Los otros cuatro candidatos no irán muy lejos. Sin embargo, también podría haber sorpresas en su ubicación final.
La elección de asambleístas, en gran medida, seguirá el curso que marquen los candidatos presidenciales. Tampoco caben las apuestas fuertes en esta lid, aunque es previsible que muchos candidatos correístas se queden en el camino. Es previsible una futura Asamblea fragmentada, cuya actuación concertada dependerá de los movimientos que realicen los nuevos gobernantes, en función de objetivos de interés general.
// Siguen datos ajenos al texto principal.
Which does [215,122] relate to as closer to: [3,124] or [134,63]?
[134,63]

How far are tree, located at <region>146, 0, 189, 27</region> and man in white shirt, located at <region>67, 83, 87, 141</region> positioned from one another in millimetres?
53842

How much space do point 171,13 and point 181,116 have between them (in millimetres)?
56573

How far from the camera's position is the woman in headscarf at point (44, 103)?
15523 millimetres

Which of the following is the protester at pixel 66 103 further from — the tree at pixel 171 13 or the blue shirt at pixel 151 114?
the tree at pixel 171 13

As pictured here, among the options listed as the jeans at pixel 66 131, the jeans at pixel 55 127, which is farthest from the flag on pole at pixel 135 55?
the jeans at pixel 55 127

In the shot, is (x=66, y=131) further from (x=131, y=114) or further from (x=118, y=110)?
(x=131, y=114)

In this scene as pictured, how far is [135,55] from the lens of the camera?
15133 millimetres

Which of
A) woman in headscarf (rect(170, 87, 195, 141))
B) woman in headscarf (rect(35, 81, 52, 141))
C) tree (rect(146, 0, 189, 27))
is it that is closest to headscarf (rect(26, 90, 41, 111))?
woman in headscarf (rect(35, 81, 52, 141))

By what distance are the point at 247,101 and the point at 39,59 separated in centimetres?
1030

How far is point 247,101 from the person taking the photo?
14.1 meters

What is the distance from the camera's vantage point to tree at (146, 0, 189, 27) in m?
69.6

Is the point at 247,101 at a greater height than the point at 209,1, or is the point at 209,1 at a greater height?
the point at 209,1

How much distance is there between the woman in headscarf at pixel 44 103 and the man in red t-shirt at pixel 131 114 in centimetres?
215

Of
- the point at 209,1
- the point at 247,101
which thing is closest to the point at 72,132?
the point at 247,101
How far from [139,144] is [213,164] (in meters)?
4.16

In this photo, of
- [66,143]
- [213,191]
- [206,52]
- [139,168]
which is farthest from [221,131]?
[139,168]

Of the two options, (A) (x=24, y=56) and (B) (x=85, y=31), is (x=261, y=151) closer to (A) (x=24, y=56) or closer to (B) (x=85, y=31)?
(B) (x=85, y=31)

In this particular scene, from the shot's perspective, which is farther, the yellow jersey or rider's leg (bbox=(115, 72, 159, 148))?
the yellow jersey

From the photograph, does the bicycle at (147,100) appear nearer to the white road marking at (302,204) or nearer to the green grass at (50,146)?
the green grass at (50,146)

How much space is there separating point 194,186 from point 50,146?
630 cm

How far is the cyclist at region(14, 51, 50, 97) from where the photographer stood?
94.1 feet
Lo deseable es no tener una Asamblea manifiesta y descaradamente sumisa como la actual, presta a legislar de acuerdo con las disposiciones del Presidente, y renuente a fiscalizar, por más apremios que hayan existido al respecto.
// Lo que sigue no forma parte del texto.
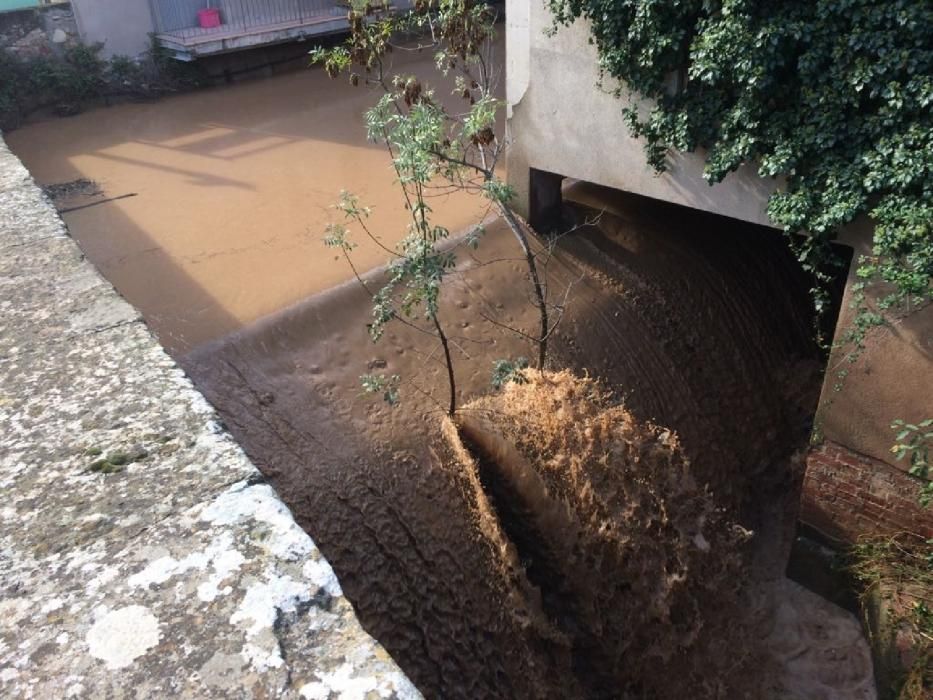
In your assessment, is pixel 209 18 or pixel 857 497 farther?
pixel 209 18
El correísmo no concluirá el 24 de mayo. En efecto, el nuevo Presidente, inclusive si fuera Moreno, estará obligado a enfrentar desafíos muy grandes para legitimar su gobierno, más allá del resultado electoral favorable, y para sacar al país de la crisis, colocándolo en una ruta de recuperación económica, reinstitucionalización democrática y conciliación social. Esto exigirá lidiar, de una u otra manera con la herencia del correísmo. En el caso de Moreno para continuar la “obra revolucionaria”, sin disponer de medios parecidos a los dispuestos por su antecesor (cuya sombra se dejará notar) y, en el caso de ser otro el elegido, para llevar a la práctica las propuestas de cambio, hechas con mayor o menor énfasis por los hoy candidatos opositores.
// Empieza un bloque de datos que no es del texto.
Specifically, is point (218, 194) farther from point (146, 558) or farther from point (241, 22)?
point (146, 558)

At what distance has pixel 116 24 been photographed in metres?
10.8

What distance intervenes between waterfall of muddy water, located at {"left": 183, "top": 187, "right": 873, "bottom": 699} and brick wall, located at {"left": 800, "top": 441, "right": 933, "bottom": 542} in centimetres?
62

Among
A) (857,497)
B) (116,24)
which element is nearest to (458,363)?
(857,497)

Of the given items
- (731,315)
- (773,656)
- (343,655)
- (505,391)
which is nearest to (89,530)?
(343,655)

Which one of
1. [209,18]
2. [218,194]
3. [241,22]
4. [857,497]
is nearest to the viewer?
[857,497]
El correísmo no concluirá el 24 de mayo. En efecto, el nuevo Presidente, inclusive si fuera Moreno, estará obligado a enfrentar desafíos muy grandes para legitimar su gobierno.
Ese cambio supone, en primer lugar, por todo lo dicho por ellos, superar el correísmo mientras se encara la crisis económica y financiera. Tarea harto difícil, porque luego de diez años de mandato de Correa, que paladinamente se erigió en jefe de todas las funciones del Estado, queda, como parte del legado, la huella de las intervenciones realizadas en esas funciones, en la sociedad y en el mercado. Huella que, entre otras cosas, está inscrita en un enorme paquete de leyes promulgadas en el transcurso de ese mandato, muchas de las cuales tienen candado, pues con razón o sin ella, tienen el carácter de orgánicas ¿Que harán frente a esto los triunfadores que no sean correístas? No se trata de demoler el edificio de la Asamblea, sino de bregar con un andamiaje legal, estructurado según los designios “revolucionarios”. ¿Vendrá una consulta popular sobre reformas constitucionales o una nueva Asamblea Constituyente? ¿Se buscará otra vez refundar el país? Muchas lluvias caerán antes de que esas u otras opciones se viabilicen.
Por todo ello, el panorama pos electoral luce incierto. No para todos, eso sí. Los poderosos grupos económicos (del comercio y la banca, principalmente) que, en la década ganada, han sido abiertamente favorecidos por el correismo, directa o indirectamente (según propia confesión del líder “revolucionario), ejercerán sin empacho su poder (fáctico suelen decir los correístas), cualquiera que sea el nuevo gobierno. Para amplios grupos de la clase media o de las clases populares, de la ciudad y el campo, la incertidumbre será aciaga compañera por años. Estos grupos también deberán soportar los peores efectos de las políticas de ajuste que llegarán sin falta.
Con todo eso sufrirá la siempre débil democracia, llevada por el correísmo a los límites de una precaria sobrevivencia.